2)Our journey through discovery time led us to create a once a week class for ten new entrant children, completely play-based. Through this class I was able to share the benefits and progress made socially and cognitively with our Board of Trustees. Our Board received a lot of information about early learning and the developments we were making and the success we were having. In turn the BOT became a big supporter of play-based learning. Also through this parents with new entrants were able to see the benefits that this play-based class had on their child's initial transition to school.
3)Throughout our regular school newsletters and class newsletters I started to weave quotes about play-based learning and its benefits to children. I also started sharing information via facebook, like podcasts about play and brain development.
4)When speaking to parents we started to change what we were talking about, framing it around key-competencies. Focusing more on cognitive, social and emotional skills. Placing importance on these key elements allowed us to help parents to see play-based learning from a different perspective.
5)At our annual new entrant information evening I started to focus more on play-based learning, talking about how our class worked, and encouraging parents to embrace play-based learning at home as well. Encouraging them not to worry about readiness in terms of academic skills, but in terms of early social skills, creativity and imagination. Photos shown at this evening were a mixture of pure play and also included focus of regular curriculum tasks that parents would expect to see. We clearly paint a picture of a classroom where children still achieve well and begin to learn early literacy and numeracy skills as expected. This puts parents minds at rest. We also share our daily timetable at this meeting, it helps parents to see how self-directed and more teacher-directed tasks are woven into our day.
6)We still give parents ideas on how they can help at home. Our children still have simple literacy and number goals (aligned with what they are up to) but the message we give is for parents to only begin to support with these when they see their child is interested. We also place importance on play at home and encourage parents to see the value in slowing down. When a child starts they get a little early learning pack with nursery rhymes and alphabet. The letter that goes with this explains how it can be used. When children are ready, parents get another letter explaining the next step in the reading process is early book skills etc etc. Basically each step of the way is clearly scaffolded with information we deem important at the time.

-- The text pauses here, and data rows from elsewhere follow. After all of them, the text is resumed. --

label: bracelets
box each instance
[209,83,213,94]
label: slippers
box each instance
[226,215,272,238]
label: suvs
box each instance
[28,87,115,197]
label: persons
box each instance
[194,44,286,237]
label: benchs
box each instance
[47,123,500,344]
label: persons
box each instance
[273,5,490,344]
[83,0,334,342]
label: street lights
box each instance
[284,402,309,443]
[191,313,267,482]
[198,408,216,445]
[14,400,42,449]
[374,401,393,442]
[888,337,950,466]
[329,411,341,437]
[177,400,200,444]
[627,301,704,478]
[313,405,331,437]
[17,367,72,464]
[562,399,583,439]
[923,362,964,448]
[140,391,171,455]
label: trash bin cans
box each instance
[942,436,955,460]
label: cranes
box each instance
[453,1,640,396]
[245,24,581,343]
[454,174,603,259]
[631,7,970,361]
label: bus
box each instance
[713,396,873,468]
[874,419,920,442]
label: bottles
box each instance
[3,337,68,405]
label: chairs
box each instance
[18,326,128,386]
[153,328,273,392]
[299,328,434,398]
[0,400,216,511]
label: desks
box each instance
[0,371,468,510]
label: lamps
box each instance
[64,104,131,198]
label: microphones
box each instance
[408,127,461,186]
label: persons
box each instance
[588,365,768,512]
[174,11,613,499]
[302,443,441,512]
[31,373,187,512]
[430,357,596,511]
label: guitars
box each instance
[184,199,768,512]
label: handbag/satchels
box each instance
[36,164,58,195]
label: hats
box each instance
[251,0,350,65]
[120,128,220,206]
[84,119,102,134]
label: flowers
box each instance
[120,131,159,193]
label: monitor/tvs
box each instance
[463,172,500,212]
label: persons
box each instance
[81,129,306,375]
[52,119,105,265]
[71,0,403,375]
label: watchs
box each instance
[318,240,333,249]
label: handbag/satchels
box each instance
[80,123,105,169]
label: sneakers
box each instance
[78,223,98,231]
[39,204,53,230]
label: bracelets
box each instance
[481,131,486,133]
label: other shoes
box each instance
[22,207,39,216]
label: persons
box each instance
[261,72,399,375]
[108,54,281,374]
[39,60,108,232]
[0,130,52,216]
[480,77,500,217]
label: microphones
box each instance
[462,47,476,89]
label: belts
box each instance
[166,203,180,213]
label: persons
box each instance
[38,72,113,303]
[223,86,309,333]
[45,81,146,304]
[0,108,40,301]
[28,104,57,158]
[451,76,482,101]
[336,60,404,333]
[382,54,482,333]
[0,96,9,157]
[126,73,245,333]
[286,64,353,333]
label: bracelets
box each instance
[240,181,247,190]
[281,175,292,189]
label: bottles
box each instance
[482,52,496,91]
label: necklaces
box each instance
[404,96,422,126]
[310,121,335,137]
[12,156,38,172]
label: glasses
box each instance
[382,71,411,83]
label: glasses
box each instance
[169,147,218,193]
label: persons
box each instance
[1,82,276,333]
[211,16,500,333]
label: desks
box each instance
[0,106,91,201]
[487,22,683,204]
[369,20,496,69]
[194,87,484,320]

7)We have created a parent information hub (blog) which is linked off our school blog. This is still a work in progress, but includes a lot of important information for parents about early learning and the importance of play in brain development. I put any research or information on here that I think is useful and link it to our seesaw account. This is the link to our hub here.
8)Seesaw - this is fabulous and has really helped us to make learning visible and accessible to parents. We put on here balance of photos that show progress and play and can not rave more about what a wonderful addition it has been for us in terms of communication. Through Seesaw I am able to share the problems we face during Agency. I am able to share the villains and I am able to share the strategy and knowledge that we are learning, along with the learning songs we are using in agency. Parents can clearly see that there is a lot of learning going on, and through these links can help children at home, or even join in on the play, pretending to be agents themselves.💚💛
9)Visit days are a brilliant way for parents to see play and learning going hand in hand. We try to make these mornings a real taster....showing how we do reading and writing through play. Children are your best sales people here....the way the talk about their learning always amazes parents and I think puts their minds at ease. Children are also incredibly happy in this environment and the transition is easy...I think that helps immensely.
10)As a way to pull our whole learner community into play we took part in Outdoor Classroom Day this year. The whole school self-directed play outside. Many parents commented on how much children loved this day, many have asked when it will be repeated and I think most were amazed at the way children were able to self-direct all day.
I am really happy with where we are at now in our play-based journey. We will continue to tweak what we do in terms of parent communication, but I think the key lies in this word...communication, making the learning within the play visible to parents and taking every opportunity to show it off. As with anything there will also be interesting conversations to be had, but I think if we ourselves are well versed in the benefits of play and can demonstrate these clearly to parents, BOT and our wider community then we are on the right track.